Supplied data:

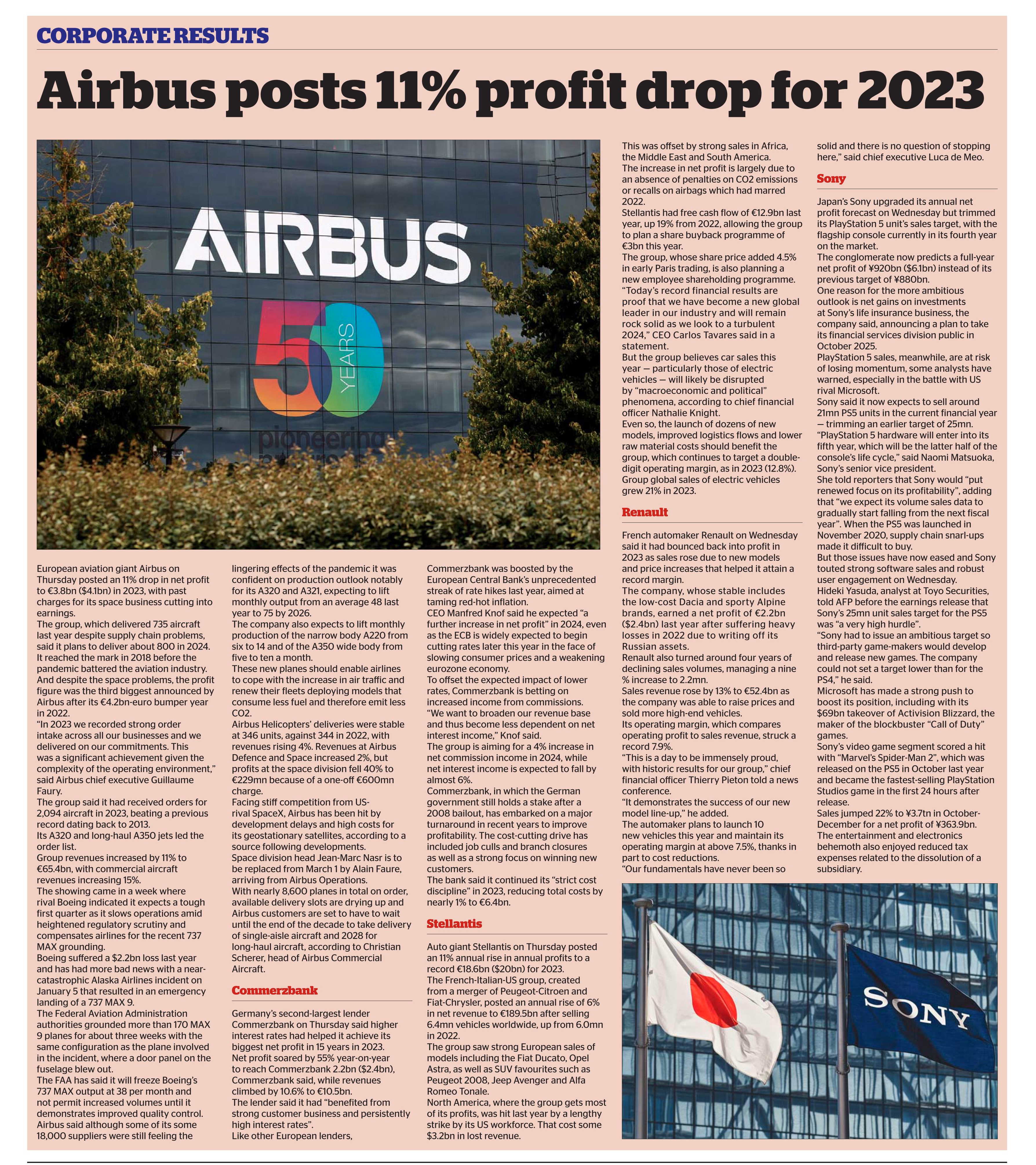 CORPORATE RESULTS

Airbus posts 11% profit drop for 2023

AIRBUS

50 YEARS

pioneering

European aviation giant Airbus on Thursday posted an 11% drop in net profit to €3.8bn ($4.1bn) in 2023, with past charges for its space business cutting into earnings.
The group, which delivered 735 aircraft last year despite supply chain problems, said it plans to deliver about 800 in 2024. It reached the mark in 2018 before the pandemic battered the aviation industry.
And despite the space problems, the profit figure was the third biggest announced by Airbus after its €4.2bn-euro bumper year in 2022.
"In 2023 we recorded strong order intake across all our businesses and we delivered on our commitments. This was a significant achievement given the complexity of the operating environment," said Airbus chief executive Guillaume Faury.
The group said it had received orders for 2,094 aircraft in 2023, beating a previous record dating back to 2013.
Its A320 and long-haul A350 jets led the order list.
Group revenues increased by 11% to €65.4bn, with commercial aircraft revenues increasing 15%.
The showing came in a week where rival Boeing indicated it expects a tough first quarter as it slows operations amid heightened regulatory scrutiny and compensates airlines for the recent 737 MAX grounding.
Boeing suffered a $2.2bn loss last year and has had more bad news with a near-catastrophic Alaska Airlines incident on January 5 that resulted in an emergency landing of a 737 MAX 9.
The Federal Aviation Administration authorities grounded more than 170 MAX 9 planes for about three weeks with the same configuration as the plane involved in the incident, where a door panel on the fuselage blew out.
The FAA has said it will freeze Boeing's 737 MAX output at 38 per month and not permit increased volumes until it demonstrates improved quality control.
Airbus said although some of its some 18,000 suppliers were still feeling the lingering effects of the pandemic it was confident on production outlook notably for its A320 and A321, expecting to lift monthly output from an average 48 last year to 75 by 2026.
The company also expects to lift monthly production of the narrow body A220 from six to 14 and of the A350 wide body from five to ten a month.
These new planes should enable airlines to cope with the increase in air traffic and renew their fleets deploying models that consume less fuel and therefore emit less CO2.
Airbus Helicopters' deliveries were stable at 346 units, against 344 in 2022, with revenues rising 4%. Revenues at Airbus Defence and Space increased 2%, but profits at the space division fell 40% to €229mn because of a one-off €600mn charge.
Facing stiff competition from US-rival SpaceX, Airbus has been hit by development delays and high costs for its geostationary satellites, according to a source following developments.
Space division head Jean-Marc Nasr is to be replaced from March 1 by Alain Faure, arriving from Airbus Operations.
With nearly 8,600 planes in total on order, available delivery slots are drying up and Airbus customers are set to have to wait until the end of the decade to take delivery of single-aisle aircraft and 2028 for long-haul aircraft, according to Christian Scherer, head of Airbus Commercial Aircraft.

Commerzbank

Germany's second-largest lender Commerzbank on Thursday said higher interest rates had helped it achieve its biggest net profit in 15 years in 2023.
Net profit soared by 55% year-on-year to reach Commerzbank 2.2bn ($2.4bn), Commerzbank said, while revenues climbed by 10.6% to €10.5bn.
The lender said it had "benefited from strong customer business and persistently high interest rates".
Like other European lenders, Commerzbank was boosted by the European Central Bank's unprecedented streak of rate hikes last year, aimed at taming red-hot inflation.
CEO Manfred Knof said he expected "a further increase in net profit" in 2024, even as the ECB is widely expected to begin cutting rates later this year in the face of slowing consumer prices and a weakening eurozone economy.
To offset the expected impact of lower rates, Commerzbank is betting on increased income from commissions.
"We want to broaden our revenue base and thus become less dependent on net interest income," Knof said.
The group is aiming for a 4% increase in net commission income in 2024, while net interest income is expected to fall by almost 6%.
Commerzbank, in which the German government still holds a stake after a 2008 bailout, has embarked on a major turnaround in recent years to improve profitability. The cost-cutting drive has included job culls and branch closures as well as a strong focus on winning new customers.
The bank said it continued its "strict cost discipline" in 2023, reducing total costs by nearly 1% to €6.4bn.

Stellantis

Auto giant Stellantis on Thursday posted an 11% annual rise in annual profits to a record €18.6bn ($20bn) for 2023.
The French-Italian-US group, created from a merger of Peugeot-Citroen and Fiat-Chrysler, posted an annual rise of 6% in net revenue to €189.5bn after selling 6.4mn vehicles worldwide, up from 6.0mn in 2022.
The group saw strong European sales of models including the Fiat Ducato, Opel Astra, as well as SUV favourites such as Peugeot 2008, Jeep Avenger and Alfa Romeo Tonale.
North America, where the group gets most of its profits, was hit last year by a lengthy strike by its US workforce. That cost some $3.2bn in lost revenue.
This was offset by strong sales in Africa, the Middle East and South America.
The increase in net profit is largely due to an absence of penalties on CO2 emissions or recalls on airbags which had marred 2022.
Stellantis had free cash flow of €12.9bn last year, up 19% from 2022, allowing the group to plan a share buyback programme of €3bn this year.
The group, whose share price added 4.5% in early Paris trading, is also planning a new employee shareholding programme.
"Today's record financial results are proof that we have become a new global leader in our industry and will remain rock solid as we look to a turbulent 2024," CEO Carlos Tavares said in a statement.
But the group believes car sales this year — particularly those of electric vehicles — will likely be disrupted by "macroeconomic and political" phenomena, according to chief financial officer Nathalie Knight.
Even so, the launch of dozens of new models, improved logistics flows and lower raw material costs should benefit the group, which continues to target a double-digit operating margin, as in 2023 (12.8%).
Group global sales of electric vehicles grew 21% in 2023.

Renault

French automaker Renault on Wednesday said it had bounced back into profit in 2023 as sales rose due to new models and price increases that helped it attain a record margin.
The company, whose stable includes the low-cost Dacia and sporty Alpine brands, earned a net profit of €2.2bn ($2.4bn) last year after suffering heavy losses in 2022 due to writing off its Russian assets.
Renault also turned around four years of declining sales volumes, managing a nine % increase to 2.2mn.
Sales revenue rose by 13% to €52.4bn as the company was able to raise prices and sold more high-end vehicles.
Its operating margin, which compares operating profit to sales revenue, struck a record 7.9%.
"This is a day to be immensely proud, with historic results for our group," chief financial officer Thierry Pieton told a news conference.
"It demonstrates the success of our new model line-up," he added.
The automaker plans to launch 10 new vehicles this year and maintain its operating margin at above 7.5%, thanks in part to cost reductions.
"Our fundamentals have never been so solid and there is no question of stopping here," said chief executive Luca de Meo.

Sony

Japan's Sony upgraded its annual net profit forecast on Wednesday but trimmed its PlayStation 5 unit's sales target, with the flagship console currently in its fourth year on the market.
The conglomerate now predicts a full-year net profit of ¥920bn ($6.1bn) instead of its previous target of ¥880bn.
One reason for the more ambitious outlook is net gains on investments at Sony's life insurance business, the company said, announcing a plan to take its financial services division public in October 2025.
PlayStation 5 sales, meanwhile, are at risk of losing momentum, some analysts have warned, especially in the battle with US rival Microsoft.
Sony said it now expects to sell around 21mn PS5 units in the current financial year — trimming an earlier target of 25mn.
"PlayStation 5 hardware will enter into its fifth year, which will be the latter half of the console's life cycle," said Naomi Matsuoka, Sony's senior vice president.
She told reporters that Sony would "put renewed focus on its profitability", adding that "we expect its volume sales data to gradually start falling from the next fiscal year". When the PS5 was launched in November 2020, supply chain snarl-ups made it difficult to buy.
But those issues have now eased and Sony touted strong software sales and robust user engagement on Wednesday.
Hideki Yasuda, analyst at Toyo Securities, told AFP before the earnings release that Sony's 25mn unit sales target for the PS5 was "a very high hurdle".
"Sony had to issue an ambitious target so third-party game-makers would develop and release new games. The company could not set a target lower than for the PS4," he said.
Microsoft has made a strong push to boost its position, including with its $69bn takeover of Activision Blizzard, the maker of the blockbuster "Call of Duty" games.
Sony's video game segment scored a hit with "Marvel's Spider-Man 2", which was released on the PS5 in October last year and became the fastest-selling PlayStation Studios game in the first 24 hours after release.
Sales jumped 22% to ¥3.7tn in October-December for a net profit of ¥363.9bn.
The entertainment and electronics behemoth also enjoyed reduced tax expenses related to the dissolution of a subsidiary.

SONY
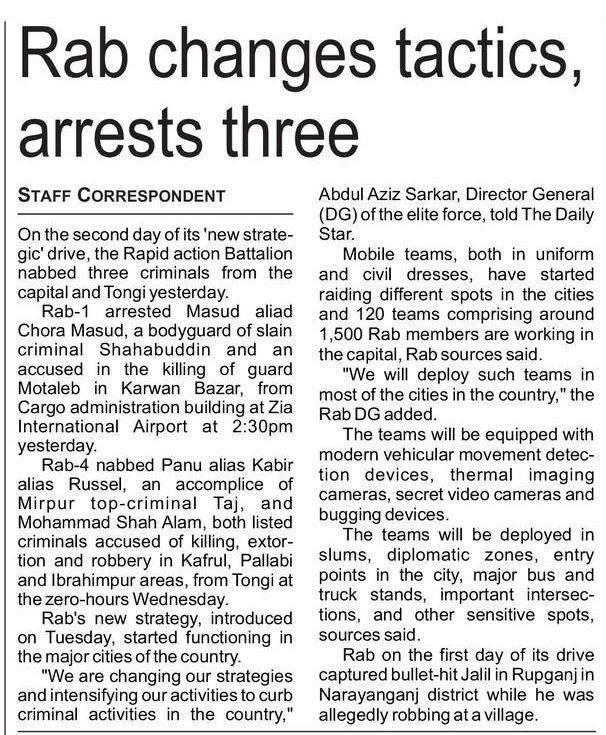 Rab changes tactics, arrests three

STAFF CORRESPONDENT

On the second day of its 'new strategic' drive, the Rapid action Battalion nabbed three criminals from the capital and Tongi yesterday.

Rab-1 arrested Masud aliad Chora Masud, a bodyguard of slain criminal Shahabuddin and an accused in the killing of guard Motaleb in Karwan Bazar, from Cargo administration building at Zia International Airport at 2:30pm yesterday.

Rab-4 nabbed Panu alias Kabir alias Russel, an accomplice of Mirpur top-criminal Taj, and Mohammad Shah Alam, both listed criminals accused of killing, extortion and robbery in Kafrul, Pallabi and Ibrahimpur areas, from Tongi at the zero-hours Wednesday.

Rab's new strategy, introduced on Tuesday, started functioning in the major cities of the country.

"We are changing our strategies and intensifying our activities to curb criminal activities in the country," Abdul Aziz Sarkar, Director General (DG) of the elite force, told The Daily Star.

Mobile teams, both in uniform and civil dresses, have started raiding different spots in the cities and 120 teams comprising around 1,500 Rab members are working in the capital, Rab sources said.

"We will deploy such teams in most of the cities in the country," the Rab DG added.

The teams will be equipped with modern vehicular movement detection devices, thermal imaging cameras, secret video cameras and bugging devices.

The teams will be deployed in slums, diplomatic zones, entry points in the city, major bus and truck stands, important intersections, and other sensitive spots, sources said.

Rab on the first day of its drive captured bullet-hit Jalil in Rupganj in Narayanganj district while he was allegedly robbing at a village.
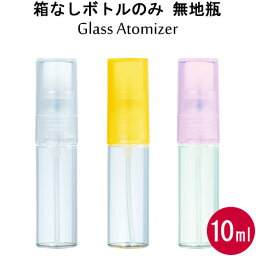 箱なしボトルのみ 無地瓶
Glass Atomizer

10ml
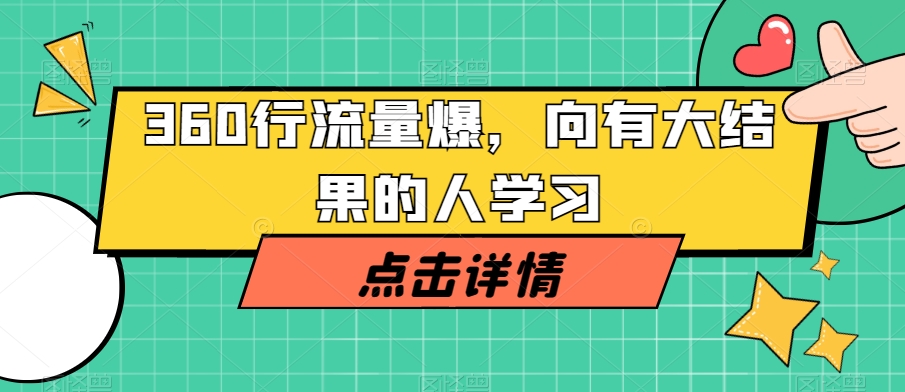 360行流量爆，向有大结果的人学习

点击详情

Task requirements:
Copy out each line from the listing that contains the string "volumes".

Worked solution:
The FAA has said it will freeze Boeing's 737 MAX output at 38 per month and not permit increased volumes until it demonstrates improved quality control.
Renault also turned around four years of declining sales volumes, managing a nine % increase to 2.2mn.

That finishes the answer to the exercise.